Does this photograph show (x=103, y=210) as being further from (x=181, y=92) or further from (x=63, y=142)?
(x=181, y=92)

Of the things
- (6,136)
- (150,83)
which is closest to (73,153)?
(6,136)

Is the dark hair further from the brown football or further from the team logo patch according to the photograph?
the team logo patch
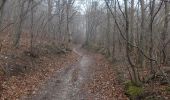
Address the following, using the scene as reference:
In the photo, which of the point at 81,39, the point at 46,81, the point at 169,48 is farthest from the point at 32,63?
the point at 81,39

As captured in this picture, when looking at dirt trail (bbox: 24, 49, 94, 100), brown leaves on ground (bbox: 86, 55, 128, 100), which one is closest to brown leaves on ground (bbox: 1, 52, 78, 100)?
dirt trail (bbox: 24, 49, 94, 100)

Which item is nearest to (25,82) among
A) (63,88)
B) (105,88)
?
(63,88)

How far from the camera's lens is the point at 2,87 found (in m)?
12.9

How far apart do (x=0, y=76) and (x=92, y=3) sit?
4265 cm

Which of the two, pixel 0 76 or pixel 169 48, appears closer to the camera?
pixel 0 76

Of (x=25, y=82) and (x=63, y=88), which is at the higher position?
(x=25, y=82)

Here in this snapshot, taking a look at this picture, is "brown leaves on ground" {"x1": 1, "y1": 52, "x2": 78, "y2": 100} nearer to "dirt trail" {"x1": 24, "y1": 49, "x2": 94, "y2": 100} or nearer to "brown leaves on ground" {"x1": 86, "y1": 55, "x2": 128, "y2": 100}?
"dirt trail" {"x1": 24, "y1": 49, "x2": 94, "y2": 100}

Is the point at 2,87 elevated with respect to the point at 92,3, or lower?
lower

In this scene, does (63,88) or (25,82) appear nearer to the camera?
(63,88)

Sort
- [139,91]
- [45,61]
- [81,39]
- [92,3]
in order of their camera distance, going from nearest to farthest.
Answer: [139,91] < [45,61] < [92,3] < [81,39]

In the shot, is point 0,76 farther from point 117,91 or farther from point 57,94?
point 117,91

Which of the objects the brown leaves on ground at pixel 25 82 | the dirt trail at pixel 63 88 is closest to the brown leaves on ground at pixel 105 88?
the dirt trail at pixel 63 88

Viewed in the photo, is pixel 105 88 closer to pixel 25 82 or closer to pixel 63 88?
pixel 63 88

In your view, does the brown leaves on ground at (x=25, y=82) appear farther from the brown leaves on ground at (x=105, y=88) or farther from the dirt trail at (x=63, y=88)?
the brown leaves on ground at (x=105, y=88)
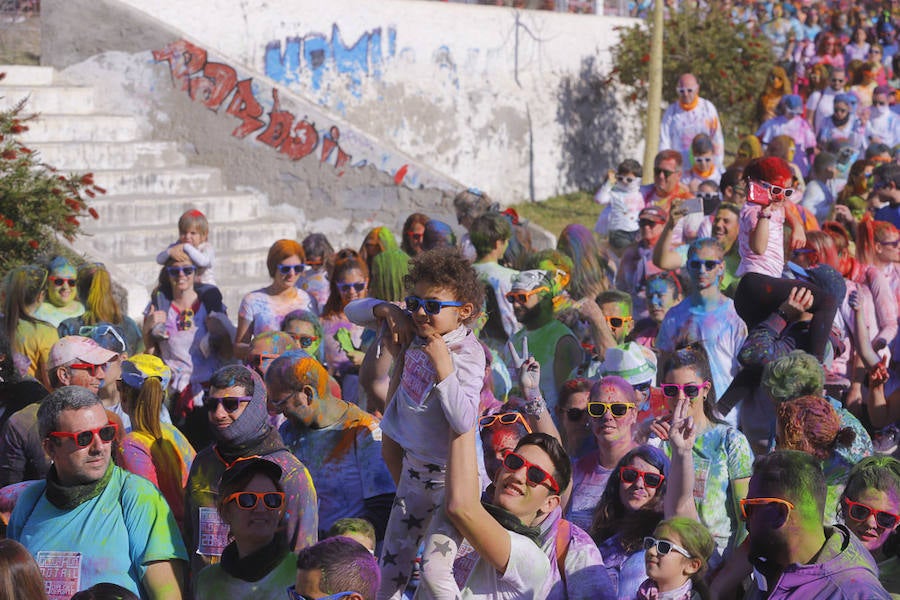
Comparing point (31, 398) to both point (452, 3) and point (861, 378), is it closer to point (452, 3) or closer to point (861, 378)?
point (861, 378)

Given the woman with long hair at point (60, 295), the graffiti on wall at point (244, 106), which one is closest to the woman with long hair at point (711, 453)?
the woman with long hair at point (60, 295)

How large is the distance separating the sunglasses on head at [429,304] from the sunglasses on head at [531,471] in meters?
0.52

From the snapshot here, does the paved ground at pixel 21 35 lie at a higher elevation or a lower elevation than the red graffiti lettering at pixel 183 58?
higher

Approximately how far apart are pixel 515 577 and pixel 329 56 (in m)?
12.4

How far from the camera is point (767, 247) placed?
7.14 meters

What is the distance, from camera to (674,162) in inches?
407

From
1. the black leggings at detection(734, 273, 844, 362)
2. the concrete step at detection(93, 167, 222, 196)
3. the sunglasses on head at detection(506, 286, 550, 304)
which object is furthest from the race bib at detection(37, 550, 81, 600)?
the concrete step at detection(93, 167, 222, 196)

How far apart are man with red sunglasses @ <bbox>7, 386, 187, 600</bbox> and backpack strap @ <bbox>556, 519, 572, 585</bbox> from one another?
4.45 feet

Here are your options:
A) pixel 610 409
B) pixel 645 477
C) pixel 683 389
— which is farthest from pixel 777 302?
pixel 645 477

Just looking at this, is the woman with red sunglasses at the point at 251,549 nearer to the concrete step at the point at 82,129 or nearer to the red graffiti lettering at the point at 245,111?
the concrete step at the point at 82,129

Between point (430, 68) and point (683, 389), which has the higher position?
point (430, 68)

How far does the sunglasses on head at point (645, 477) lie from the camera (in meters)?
4.84

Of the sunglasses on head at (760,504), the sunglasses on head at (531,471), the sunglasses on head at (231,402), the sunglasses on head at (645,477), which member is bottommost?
the sunglasses on head at (645,477)

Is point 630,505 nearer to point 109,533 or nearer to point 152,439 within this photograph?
point 109,533
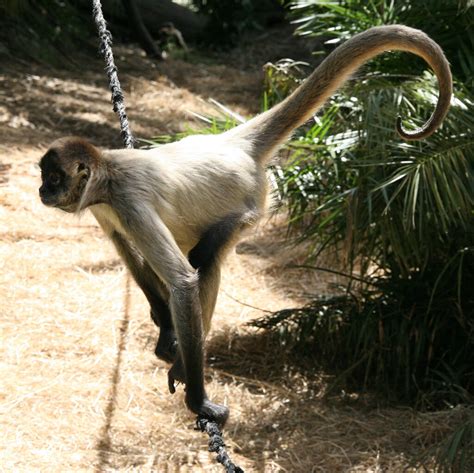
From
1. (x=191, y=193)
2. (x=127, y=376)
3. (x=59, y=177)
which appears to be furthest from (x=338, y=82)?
(x=127, y=376)

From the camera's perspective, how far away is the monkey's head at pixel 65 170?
10.5 feet

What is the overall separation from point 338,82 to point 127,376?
2586 mm

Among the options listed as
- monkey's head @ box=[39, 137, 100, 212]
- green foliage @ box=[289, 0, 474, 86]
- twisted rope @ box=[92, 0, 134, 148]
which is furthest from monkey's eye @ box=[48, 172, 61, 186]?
green foliage @ box=[289, 0, 474, 86]

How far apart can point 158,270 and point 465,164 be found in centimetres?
221

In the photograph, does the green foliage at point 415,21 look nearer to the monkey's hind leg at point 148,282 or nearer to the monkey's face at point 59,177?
the monkey's hind leg at point 148,282

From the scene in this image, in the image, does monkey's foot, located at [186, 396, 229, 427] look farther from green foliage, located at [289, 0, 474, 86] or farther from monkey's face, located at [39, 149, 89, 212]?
green foliage, located at [289, 0, 474, 86]

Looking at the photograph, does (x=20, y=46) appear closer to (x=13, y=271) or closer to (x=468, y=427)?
(x=13, y=271)

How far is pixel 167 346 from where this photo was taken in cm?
360

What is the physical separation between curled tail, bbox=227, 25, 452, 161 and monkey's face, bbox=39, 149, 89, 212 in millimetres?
921

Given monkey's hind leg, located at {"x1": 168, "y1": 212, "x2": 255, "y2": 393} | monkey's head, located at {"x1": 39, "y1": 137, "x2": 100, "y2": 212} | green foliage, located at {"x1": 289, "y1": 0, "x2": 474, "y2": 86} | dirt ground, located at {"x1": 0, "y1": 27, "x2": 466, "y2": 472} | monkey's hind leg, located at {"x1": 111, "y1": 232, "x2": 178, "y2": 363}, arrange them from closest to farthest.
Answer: monkey's head, located at {"x1": 39, "y1": 137, "x2": 100, "y2": 212}
monkey's hind leg, located at {"x1": 168, "y1": 212, "x2": 255, "y2": 393}
monkey's hind leg, located at {"x1": 111, "y1": 232, "x2": 178, "y2": 363}
dirt ground, located at {"x1": 0, "y1": 27, "x2": 466, "y2": 472}
green foliage, located at {"x1": 289, "y1": 0, "x2": 474, "y2": 86}

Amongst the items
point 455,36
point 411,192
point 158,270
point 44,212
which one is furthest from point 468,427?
point 44,212

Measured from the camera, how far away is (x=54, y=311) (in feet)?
19.7

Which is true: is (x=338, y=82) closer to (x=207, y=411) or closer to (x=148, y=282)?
(x=148, y=282)

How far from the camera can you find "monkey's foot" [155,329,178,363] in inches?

○ ○ ○ ○ ○ ○ ○

→ 任务说明
把上面的全部行改写成编号列表，略去空行，答案中不要放入图片。

→ 任务解答
1. Does this photograph show (x=103, y=210) as being further from (x=181, y=92) or further from (x=63, y=142)?
2. (x=181, y=92)
3. Of the things
4. - (6,136)
5. - (150,83)
6. which is closest to (73,153)?
7. (6,136)
8. Is the dark hair further from the brown football or further from the team logo patch according to the photograph?
9. the team logo patch
10. Address the following, using the scene as reference:
11. In the photo, which of the point at 81,39, the point at 46,81, the point at 169,48 is farthest from the point at 32,63?
12. the point at 81,39
13. As captured in this picture, when looking at dirt trail (bbox: 24, 49, 94, 100), brown leaves on ground (bbox: 86, 55, 128, 100), which one is closest to brown leaves on ground (bbox: 1, 52, 78, 100)?
14. dirt trail (bbox: 24, 49, 94, 100)
15. Which item is nearest to (25,82) among
16. A) (63,88)
17. B) (105,88)
18. ?
19. (63,88)
20. How far from the camera's lens is the point at 2,87 found (in m)?
21. 12.9
22. How far apart do (x=0, y=76) and (x=92, y=3) sit?
23. 4265 cm
24. Which of the two, pixel 0 76 or pixel 169 48, appears closer to the camera?
25. pixel 0 76
26. Of (x=25, y=82) and (x=63, y=88), which is at the higher position?
27. (x=25, y=82)
28. Here in this snapshot, taking a look at this picture, is "brown leaves on ground" {"x1": 1, "y1": 52, "x2": 78, "y2": 100} nearer to "dirt trail" {"x1": 24, "y1": 49, "x2": 94, "y2": 100} or nearer to "brown leaves on ground" {"x1": 86, "y1": 55, "x2": 128, "y2": 100}?
29. "dirt trail" {"x1": 24, "y1": 49, "x2": 94, "y2": 100}
30. Is the point at 2,87 elevated with respect to the point at 92,3, or lower?
31. lower
32. In this scene, does (63,88) or (25,82) appear nearer to the camera?
33. (63,88)
34. Sort
35. - [139,91]
36. - [45,61]
37. - [81,39]
38. - [92,3]
39. in order of their camera distance, going from nearest to farthest.
40. Answer: [139,91] < [45,61] < [92,3] < [81,39]
41. In the shot, is point 0,76 farther from point 117,91 or farther from point 57,94?
42. point 117,91
43. Which of the objects the brown leaves on ground at pixel 25 82 | the dirt trail at pixel 63 88 is closest to the brown leaves on ground at pixel 105 88?
44. the dirt trail at pixel 63 88
45. Viewed in the photo, is pixel 105 88 closer to pixel 25 82 or closer to pixel 63 88?
46. pixel 63 88
47. In your view, does the brown leaves on ground at (x=25, y=82) appear farther from the brown leaves on ground at (x=105, y=88) or farther from the dirt trail at (x=63, y=88)?
48. the brown leaves on ground at (x=105, y=88)
49. Comparing point (31, 398) to both point (452, 3) and point (861, 378), is it closer to point (452, 3) or closer to point (861, 378)?
50. point (861, 378)
51. Given the woman with long hair at point (60, 295), the graffiti on wall at point (244, 106), which one is closest to the woman with long hair at point (711, 453)?
52. the woman with long hair at point (60, 295)
53. How large is the distance separating the sunglasses on head at [429,304] from the sunglasses on head at [531,471] in meters?
54. 0.52
55. From the snapshot here, does the paved ground at pixel 21 35 lie at a higher elevation or a lower elevation than the red graffiti lettering at pixel 183 58?
56. higher
57. Approximately how far apart are pixel 515 577 and pixel 329 56 (in m)?
58. 12.4
59. How far from the camera is point (767, 247) placed?
60. 7.14 meters
61. What is the distance, from camera to (674,162) in inches?
62. 407
63. From
64. 1. the black leggings at detection(734, 273, 844, 362)
65. 2. the concrete step at detection(93, 167, 222, 196)
66. 3. the sunglasses on head at detection(506, 286, 550, 304)
67. which object is furthest from the race bib at detection(37, 550, 81, 600)?
68. the concrete step at detection(93, 167, 222, 196)
69. How far apart are man with red sunglasses @ <bbox>7, 386, 187, 600</bbox> and backpack strap @ <bbox>556, 519, 572, 585</bbox> from one another?
70. 4.45 feet
71. Here are your options:
72. A) pixel 610 409
73. B) pixel 645 477
74. C) pixel 683 389
75. — which is farthest from pixel 777 302?
76. pixel 645 477
77. Just looking at this, is the woman with red sunglasses at the point at 251,549 nearer to the concrete step at the point at 82,129 or nearer to the red graffiti lettering at the point at 245,111?
78. the concrete step at the point at 82,129
79. Between point (430, 68) and point (683, 389), which has the higher position?
80. point (430, 68)
81. How far does the sunglasses on head at point (645, 477) lie from the camera (in meters)?
82. 4.84
83. Of the sunglasses on head at (760,504), the sunglasses on head at (531,471), the sunglasses on head at (231,402), the sunglasses on head at (645,477), which member is bottommost?
84. the sunglasses on head at (645,477)
85. Is point 630,505 nearer to point 109,533 or nearer to point 152,439 within this photograph?
86. point 109,533
87. From
88. 1. (x=191, y=193)
89. 2. (x=127, y=376)
90. 3. (x=59, y=177)
91. which appears to be furthest from (x=338, y=82)?
92. (x=127, y=376)
93. From the camera's perspective, how far away is the monkey's head at pixel 65 170?
94. 10.5 feet
95. What is the overall separation from point 338,82 to point 127,376?
96. 2586 mm
97. Among the options listed as
98. - monkey's head @ box=[39, 137, 100, 212]
99. - green foliage @ box=[289, 0, 474, 86]
100. - twisted rope @ box=[92, 0, 134, 148]
101. which is furthest from monkey's eye @ box=[48, 172, 61, 186]?
102. green foliage @ box=[289, 0, 474, 86]
103. How far apart can point 158,270 and point 465,164 be found in centimetres?
104. 221
105. In the photograph, does the green foliage at point 415,21 look nearer to the monkey's hind leg at point 148,282 or nearer to the monkey's face at point 59,177?
106. the monkey's hind leg at point 148,282
107. From the scene in this image, in the image, does monkey's foot, located at [186, 396, 229, 427] look farther from green foliage, located at [289, 0, 474, 86] or farther from monkey's face, located at [39, 149, 89, 212]?
108. green foliage, located at [289, 0, 474, 86]
109. Looking at the photograph, does (x=20, y=46) appear closer to (x=13, y=271) or closer to (x=468, y=427)?
110. (x=13, y=271)
111. How far is pixel 167 346 from where this photo was taken in cm?
112. 360
113. What is the physical separation between curled tail, bbox=227, 25, 452, 161 and monkey's face, bbox=39, 149, 89, 212 in millimetres?
114. 921
115. Given monkey's hind leg, located at {"x1": 168, "y1": 212, "x2": 255, "y2": 393} | monkey's head, located at {"x1": 39, "y1": 137, "x2": 100, "y2": 212} | green foliage, located at {"x1": 289, "y1": 0, "x2": 474, "y2": 86} | dirt ground, located at {"x1": 0, "y1": 27, "x2": 466, "y2": 472} | monkey's hind leg, located at {"x1": 111, "y1": 232, "x2": 178, "y2": 363}, arrange them from closest to farthest.
116. Answer: monkey's head, located at {"x1": 39, "y1": 137, "x2": 100, "y2": 212}
117. monkey's hind leg, located at {"x1": 168, "y1": 212, "x2": 255, "y2": 393}
118. monkey's hind leg, located at {"x1": 111, "y1": 232, "x2": 178, "y2": 363}
119. dirt ground, located at {"x1": 0, "y1": 27, "x2": 466, "y2": 472}
120. green foliage, located at {"x1": 289, "y1": 0, "x2": 474, "y2": 86}
121. Amongst the items
122. point 455,36
123. point 411,192
124. point 158,270
125. point 44,212
126. which one is furthest from point 468,427?
127. point 44,212
128. Measured from the camera, how far away is (x=54, y=311) (in feet)?
129. 19.7
130. Which is true: is (x=338, y=82) closer to (x=207, y=411) or closer to (x=148, y=282)?
131. (x=148, y=282)
132. How far from the camera can you find "monkey's foot" [155,329,178,363] in inches?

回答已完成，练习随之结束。